## Page:
--*--

CoCalc -- SDSS Classification.ipynb

GitHub Repository: aaskay/Sloan-Digital-Sky-Survey
Path: blob/master/SDSS Classification.ipynb
⁵⁸ views

Kernel: Python 3

I was searching for an astronomy dataset on Kaggle and came across this project (https://www.kaggle.com/lucidlenn/data-analysis-and-classification-using-xgboost). I'd like to give credit to Lennart Grosser for a couple of the plots that I use in this notebook.

Getting the data

I used the CasJobs website which offers a SQL-based interface to query the databases that contain the SDSS data. The CasJobs system allows you to save the data returned from the query in csv format.

For more information about how to get data from the SDSS see their Data Access Guide:

http://www.sdss.org/dr14/data_access/

I used the following query to retreive the data:

SELECT TOP 100000
p.objid,
p.ra,
p.dec,
p.cModelMag_u,
p.cModelMag_g,
p.cModelMag_r,
p.cModelMag_i,
p.cModelMag_z,
p.modelMag_u,
p.modelMag_g,
p.modelMag_r,
p.modelMag_i,
p.modelMag_z,
p.psfMag_u,
p.psfMag_g,
p.psfMag_r,
p.psfMag_i,
p.psfMag_z,
p.petroMag_u,
p.petroMag_g,
p.petroMag_r,
p.petroMag_i,
p.petroMag_z,
s.specobjid,
s.class,
s.z as redshift
FROM PhotoObj AS p
JOIN SpecObj AS s ON s.bestobjid = p.objid
WHERE
p.cModelMagErr_u BETWEEN 0 AND 0.5
AND g BETWEEN 0 AND 20

In [72]:

%matplotlib inline
import numpy as np
import pandas as pd
import matplotlib
import matplotlib.pyplot as plt
from sklearn.model_selection import train_test_split
from sklearn.model_selection import GridSearchCV
from sklearn.model_selection import RandomizedSearchCV
from sklearn.model_selection import cross_val_score
from sklearn.model_selection import KFold

from sklearn.metrics import accuracy_score
from sklearn.feature_selection import RFE
from sklearn import preprocessing
from sklearn.preprocessing import LabelEncoder

#import xgboost as xgb
import seaborn as sns
from xgboost.sklearn import XGBClassifier
from sklearn import metrics   #Additional scklearn functions

sns.set_style('whitegrid')

--*--

## Material provided:
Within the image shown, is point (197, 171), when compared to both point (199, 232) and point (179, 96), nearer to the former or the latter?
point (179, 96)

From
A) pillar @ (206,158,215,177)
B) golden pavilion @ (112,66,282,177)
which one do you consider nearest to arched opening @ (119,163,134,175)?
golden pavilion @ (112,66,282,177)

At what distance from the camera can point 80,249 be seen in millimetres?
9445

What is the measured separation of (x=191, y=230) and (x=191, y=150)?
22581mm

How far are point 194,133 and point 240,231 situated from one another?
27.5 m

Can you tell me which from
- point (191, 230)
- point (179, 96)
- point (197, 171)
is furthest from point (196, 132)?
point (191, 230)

--*--

## Stated task:
Reproduce word for word the passage of the SDSS classification notebook that opens with the words containing "GitHub Repository: aaskay/Sloan-Digital-Sky-Survey" and closes with "in csv format.". The items have no connection to the SDSS classification notebook.

## Result:
GitHub Repository: aaskay/Sloan-Digital-Sky-Survey
Path: blob/master/SDSS Classification.ipynb
⁵⁸ views

Kernel: Python 3

I was searching for an astronomy dataset on Kaggle and came across this project (https://www.kaggle.com/lucidlenn/data-analysis-and-classification-using-xgboost). I'd like to give credit to Lennart Grosser for a couple of the plots that I use in this notebook.

Getting the data

I used the CasJobs website which offers a SQL-based interface to query the databases that contain the SDSS data. The CasJobs system allows you to save the data returned from the query in csv format.